[start DOCUMENT PASSAGE]

- Andorra Location within Philadelphia
- Country: United States
- State: Pennsylvania
- County: Philadelphia
- City: Philadelphia
- ZIP Code: 19128
- Area codes: 215, 267 and 445

= Andorra, Philadelphia =

Andorra is a neighborhood in Northwest Philadelphia, which is a section of the city of Philadelphia, Pennsylvania, United States. Andorra is a part of Roxborough, being within the borders of the original Roxborough Township and having the same ZIP Code, 19128. At some point during the 19th or 20th century, Andorra developed a cultural identity as a neighborhood within Roxborough. Andorra (which occupies one of the higher elevations in Philadelphia, on bluffs overlooking the Schuylkill River) was named "Andorra" after a fancied resemblance to the small country of the same name which sits astride the Pyrenees between France and Spain.

Andorra borders Montgomery County. Although within Philadelphia city limits, Andorra resembles suburban Montgomery County more than Philadelphia city neighborhoods. Andorra was established and developed in 1950 and therefore has stereotypically suburban characteristics, such as a strip mall, many single or double-family dwellings set back from the street, and apartment buildings on large lots with ample off-street parking.

[end DOCUMENT PASSAGE]

WHAT IS ASKED:
Write out the Andorra text again, beginning at the words "Andorra is a neighborhood" and stopping after "France and Spain.", changing "bluffs" to "cliffs". The records after this point are separate from the Andorra text.

[start RECORDED INFORMATION]

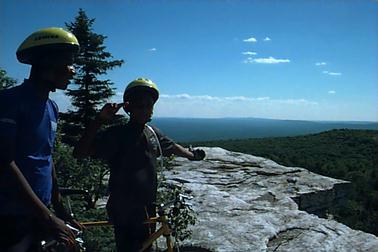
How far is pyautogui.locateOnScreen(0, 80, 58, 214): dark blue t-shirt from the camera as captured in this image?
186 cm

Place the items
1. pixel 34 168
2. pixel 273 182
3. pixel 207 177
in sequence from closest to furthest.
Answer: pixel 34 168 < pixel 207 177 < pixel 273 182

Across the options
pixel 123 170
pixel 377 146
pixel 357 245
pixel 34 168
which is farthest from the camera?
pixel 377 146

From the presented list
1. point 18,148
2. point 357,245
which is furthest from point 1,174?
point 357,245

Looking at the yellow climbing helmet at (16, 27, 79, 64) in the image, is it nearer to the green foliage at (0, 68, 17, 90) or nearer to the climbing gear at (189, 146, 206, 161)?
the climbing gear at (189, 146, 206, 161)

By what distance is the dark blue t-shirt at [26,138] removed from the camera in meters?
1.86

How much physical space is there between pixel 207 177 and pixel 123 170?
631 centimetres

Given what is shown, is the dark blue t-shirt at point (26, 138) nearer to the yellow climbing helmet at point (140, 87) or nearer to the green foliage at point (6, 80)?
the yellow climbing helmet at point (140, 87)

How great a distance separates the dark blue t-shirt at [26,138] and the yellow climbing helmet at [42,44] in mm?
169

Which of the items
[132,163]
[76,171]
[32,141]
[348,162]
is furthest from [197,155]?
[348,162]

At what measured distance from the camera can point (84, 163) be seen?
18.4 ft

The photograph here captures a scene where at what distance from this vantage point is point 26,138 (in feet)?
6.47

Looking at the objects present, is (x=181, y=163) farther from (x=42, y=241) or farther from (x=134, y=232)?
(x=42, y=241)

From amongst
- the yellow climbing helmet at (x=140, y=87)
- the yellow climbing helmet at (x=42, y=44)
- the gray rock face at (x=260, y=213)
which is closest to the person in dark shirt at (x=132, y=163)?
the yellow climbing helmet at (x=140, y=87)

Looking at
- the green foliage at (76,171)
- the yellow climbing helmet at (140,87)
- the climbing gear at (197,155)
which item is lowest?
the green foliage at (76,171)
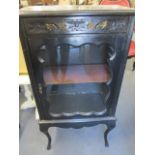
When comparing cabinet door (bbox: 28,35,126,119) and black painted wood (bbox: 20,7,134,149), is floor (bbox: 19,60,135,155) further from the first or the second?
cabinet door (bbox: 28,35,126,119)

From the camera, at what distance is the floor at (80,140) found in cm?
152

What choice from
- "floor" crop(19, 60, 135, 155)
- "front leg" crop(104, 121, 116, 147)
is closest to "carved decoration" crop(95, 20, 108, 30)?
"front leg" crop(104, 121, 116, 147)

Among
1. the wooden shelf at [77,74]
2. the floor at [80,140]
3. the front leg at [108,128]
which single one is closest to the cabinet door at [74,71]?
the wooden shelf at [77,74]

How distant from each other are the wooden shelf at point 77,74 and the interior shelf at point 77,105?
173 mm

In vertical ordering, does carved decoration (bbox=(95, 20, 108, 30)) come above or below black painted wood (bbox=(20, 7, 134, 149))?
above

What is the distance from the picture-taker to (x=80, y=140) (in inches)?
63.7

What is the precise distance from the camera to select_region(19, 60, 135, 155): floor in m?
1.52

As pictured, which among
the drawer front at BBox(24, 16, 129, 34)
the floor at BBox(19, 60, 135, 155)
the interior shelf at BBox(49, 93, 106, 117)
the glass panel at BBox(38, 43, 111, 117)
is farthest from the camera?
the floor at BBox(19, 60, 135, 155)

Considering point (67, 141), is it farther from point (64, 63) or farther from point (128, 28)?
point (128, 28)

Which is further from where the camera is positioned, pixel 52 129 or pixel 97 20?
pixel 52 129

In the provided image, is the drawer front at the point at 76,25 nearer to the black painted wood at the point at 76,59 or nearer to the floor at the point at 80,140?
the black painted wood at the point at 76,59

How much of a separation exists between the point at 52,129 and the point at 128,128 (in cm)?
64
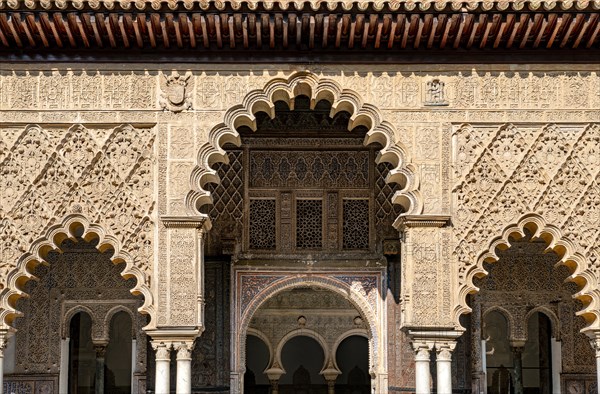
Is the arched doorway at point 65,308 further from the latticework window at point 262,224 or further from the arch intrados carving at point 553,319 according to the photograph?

[end RECORDED INFORMATION]

OUTPUT OF THE EXERCISE:
Andorra is a neighborhood in Northwest Philadelphia, which is a section of the city of Philadelphia, Pennsylvania, United States. Andorra is a part of Roxborough, being within the borders of the original Roxborough Township and having the same ZIP Code, 19128. At some point during the 19th or 20th century, Andorra developed a cultural identity as a neighborhood within Roxborough. Andorra (which occupies one of the higher elevations in Philadelphia, on cliffs overlooking the Schuylkill River) was named "Andorra" after a fancied resemblance to the small country of the same name which sits astride the Pyrenees between France and Spain.